[Data records]
►

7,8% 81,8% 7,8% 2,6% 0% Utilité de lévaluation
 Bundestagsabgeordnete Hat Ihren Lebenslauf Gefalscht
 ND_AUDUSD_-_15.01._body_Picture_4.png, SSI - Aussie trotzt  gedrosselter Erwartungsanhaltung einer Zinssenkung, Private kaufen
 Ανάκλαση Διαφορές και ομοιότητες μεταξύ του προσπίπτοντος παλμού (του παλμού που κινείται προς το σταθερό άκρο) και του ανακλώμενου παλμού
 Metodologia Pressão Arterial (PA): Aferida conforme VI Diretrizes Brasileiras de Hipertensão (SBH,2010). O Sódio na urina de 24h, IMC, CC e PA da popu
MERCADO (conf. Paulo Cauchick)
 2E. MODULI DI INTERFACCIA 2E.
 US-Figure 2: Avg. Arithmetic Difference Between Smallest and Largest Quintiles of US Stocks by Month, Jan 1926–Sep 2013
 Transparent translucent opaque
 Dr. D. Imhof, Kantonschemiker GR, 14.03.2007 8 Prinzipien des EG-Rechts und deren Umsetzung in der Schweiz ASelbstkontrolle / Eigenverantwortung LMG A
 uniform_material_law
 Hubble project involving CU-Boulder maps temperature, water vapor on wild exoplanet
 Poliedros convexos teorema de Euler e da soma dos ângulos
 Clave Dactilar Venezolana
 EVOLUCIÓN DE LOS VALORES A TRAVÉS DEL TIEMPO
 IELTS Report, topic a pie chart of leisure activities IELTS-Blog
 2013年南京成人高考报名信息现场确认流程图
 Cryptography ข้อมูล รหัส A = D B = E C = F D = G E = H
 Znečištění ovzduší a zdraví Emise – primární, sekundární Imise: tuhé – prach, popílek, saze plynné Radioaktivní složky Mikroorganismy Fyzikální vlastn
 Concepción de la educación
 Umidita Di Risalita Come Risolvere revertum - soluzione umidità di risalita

◄

**What you should do:**
Return the records in full. Omit nothing.

**Exercise response:**
7,8% 81,8% 7,8% 2,6% 0% Utilité de lévaluation
 Bundestagsabgeordnete Hat Ihren Lebenslauf Gefalscht
 ND_AUDUSD_-_15.01._body_Picture_4.png, SSI - Aussie trotzt  gedrosselter Erwartungsanhaltung einer Zinssenkung, Private kaufen
 Ανάκλαση Διαφορές και ομοιότητες μεταξύ του προσπίπτοντος παλμού (του παλμού που κινείται προς το σταθερό άκρο) και του ανακλώμενου παλμού
 Metodologia Pressão Arterial (PA): Aferida conforme VI Diretrizes Brasileiras de Hipertensão (SBH,2010). O Sódio na urina de 24h, IMC, CC e PA da popu
MERCADO (conf. Paulo Cauchick)
 2E. MODULI DI INTERFACCIA 2E.
 US-Figure 2: Avg. Arithmetic Difference Between Smallest and Largest Quintiles of US Stocks by Month, Jan 1926–Sep 2013
 Transparent translucent opaque
 Dr. D. Imhof, Kantonschemiker GR, 14.03.2007 8 Prinzipien des EG-Rechts und deren Umsetzung in der Schweiz ASelbstkontrolle / Eigenverantwortung LMG A
 uniform_material_law
 Hubble project involving CU-Boulder maps temperature, water vapor on wild exoplanet
 Poliedros convexos teorema de Euler e da soma dos ângulos
 Clave Dactilar Venezolana
 EVOLUCIÓN DE LOS VALORES A TRAVÉS DEL TIEMPO
 IELTS Report, topic a pie chart of leisure activities IELTS-Blog
 2013年南京成人高考报名信息现场确认流程图
 Cryptography ข้อมูล รหัส A = D B = E C = F D = G E = H
 Znečištění ovzduší a zdraví Emise – primární, sekundární Imise: tuhé – prach, popílek, saze plynné Radioaktivní složky Mikroorganismy Fyzikální vlastn
 Concepción de la educación
 Umidita Di Risalita Come Risolvere revertum - soluzione umidità di risalita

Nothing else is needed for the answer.